Subgroup analyses and interaction analyses were conducted to explore the potential effect modifications by sex, ethnicity, alcohol consumption, educational attainment, smoking status, and hypertension.
In addition, we investigated the joint effects of lifestyle factors (such as sleep patterns and dietary diversity) and digestive diseases on PD risk42. Initially, we employed Cox proportional hazards regression to evaluate associations between these lifestyle factors and digestive diseases. Next, we integrated the 11 digestive diseases significantly associated with PD with various lifestyle factors to form new variables and categorized them into four groups based on a 2 × 2 matrix of digestive disease exposure (no or yes) and lifestyle factor risk (low-risk or high-risk). Low-risk lifestyle factors were defined as “ideal sleep patterns,” and “high dietary diversity,”. Likelihood ratio tests were performed to examine the interaction between these combined variables and PD risk, thereby providing further insights into their collective role in PD pathogenesis.
All analyses were two-tailed, and p < 0.05 was considered to indicate statistical significance.
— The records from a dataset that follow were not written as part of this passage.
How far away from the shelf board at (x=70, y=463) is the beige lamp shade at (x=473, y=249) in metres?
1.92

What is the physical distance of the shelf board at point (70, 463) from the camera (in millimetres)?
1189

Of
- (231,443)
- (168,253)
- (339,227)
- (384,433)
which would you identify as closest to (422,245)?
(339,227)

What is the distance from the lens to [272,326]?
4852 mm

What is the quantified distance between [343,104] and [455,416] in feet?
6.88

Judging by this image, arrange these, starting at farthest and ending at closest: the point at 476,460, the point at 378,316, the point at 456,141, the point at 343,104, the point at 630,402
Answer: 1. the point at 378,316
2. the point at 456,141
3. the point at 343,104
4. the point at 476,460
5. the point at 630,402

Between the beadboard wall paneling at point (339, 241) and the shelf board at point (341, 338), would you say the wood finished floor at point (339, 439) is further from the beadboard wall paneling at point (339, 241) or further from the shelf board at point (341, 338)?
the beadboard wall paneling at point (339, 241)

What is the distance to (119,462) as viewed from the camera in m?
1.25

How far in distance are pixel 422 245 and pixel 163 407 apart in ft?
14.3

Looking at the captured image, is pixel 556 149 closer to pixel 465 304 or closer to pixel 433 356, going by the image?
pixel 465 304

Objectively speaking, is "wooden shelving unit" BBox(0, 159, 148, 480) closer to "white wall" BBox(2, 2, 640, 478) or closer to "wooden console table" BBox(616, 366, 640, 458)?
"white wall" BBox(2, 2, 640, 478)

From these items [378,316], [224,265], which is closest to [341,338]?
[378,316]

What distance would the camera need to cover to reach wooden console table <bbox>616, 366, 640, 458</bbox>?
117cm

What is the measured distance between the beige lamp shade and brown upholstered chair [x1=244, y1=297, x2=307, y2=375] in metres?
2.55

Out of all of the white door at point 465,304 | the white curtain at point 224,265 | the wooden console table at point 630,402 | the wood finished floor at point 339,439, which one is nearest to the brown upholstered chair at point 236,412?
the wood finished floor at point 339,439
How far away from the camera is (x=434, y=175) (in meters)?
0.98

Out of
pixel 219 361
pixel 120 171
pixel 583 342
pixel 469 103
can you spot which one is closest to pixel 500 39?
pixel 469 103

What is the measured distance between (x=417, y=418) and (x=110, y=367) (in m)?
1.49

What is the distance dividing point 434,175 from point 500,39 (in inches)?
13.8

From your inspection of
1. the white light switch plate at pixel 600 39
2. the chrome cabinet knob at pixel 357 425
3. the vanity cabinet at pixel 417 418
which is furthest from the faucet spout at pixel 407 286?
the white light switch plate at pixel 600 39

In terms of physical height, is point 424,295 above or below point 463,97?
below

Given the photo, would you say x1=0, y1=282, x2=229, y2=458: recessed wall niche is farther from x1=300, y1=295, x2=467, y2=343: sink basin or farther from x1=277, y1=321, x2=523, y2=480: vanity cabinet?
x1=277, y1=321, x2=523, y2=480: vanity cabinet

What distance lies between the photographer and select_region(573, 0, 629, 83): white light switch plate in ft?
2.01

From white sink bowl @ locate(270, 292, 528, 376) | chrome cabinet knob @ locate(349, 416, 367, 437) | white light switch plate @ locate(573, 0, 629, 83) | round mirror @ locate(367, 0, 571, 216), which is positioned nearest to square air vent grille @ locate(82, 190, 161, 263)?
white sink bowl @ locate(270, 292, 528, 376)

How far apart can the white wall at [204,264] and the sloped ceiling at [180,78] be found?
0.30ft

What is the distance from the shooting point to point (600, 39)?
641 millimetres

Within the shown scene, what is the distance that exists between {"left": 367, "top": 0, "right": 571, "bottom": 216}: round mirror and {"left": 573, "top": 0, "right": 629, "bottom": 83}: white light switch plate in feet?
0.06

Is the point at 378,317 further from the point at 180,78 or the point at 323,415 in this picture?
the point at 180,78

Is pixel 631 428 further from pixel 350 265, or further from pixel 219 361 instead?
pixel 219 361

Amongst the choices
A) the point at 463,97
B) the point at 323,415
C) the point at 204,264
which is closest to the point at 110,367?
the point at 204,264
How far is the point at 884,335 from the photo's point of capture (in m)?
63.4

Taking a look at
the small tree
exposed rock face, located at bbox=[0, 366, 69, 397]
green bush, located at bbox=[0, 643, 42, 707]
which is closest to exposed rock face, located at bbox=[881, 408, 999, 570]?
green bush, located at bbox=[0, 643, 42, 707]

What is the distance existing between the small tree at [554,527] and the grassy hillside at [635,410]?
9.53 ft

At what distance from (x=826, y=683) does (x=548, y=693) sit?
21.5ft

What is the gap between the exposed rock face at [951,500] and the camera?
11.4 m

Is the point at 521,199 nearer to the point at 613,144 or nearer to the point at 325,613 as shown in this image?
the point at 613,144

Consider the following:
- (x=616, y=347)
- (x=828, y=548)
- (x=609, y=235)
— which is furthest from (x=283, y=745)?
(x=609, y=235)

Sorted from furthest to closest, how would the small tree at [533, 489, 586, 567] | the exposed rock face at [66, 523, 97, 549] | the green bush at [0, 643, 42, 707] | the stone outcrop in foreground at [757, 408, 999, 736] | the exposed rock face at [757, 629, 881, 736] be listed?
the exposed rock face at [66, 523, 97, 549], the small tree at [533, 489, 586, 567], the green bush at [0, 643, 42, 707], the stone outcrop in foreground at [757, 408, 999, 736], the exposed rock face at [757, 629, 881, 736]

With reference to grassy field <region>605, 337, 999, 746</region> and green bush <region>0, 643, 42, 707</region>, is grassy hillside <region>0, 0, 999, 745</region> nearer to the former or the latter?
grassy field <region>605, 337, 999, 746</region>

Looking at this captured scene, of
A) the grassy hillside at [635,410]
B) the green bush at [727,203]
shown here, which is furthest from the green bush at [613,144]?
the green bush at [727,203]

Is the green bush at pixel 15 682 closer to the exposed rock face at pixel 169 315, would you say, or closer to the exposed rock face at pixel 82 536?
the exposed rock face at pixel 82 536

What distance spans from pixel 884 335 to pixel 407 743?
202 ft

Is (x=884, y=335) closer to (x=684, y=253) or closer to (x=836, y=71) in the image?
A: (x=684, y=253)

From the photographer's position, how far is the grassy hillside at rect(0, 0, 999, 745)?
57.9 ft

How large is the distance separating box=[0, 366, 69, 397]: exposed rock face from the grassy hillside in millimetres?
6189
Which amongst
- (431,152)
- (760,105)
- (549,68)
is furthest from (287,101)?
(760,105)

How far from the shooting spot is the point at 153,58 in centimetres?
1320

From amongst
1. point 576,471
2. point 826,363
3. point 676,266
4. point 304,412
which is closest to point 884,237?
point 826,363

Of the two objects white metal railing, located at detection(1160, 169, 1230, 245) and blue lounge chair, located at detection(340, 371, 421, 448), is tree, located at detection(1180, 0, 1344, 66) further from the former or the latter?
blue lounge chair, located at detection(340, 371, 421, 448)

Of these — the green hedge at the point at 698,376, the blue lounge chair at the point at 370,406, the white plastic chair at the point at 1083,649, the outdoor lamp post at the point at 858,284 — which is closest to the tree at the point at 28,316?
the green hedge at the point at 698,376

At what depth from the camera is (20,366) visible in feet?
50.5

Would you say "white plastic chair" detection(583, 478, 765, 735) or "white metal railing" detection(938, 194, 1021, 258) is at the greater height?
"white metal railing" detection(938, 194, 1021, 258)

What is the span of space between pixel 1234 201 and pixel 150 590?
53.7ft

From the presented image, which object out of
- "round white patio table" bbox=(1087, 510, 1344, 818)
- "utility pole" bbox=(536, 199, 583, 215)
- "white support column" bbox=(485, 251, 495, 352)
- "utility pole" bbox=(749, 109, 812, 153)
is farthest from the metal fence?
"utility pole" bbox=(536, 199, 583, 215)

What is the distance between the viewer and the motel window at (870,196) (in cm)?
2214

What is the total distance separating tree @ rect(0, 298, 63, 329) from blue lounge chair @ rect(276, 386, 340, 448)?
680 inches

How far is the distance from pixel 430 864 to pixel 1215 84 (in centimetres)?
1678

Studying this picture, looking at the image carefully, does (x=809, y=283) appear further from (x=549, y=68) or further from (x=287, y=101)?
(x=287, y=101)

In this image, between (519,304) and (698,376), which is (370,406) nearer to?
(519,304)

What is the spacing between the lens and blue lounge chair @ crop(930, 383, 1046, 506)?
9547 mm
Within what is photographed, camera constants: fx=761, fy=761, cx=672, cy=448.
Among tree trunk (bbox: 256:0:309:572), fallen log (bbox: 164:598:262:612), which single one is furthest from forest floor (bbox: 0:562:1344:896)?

All statistical analyses were conducted using R version 4.2.2.
Sensitivity analysis
To evaluate the robustness of our findings, we performed a series of sensitivity analyses as detailed: (1) we restricted the analysis to participants aged >55 years at recruitment (n = 290,625) so as to control for potential immortal time bias, which occurs when follow-up periods without event risk are incorrectly included43. (2) To minimize reverse causation, we excluded participants who developed PD within the first 2 years following baseline assessment. (3) We employed a competing risk model to account for death and loss to follow-up as competing events, thereby providing a more comprehensive assessment of the PD risk44. (4) We then adjusted for the use of NSAIDs and PPIs for their potential confounding effects. NSAIDs are commonly used among PD patients and may influence disease risk, while PPIs are frequently prescribed for digestive diseases and have been linked to PD45.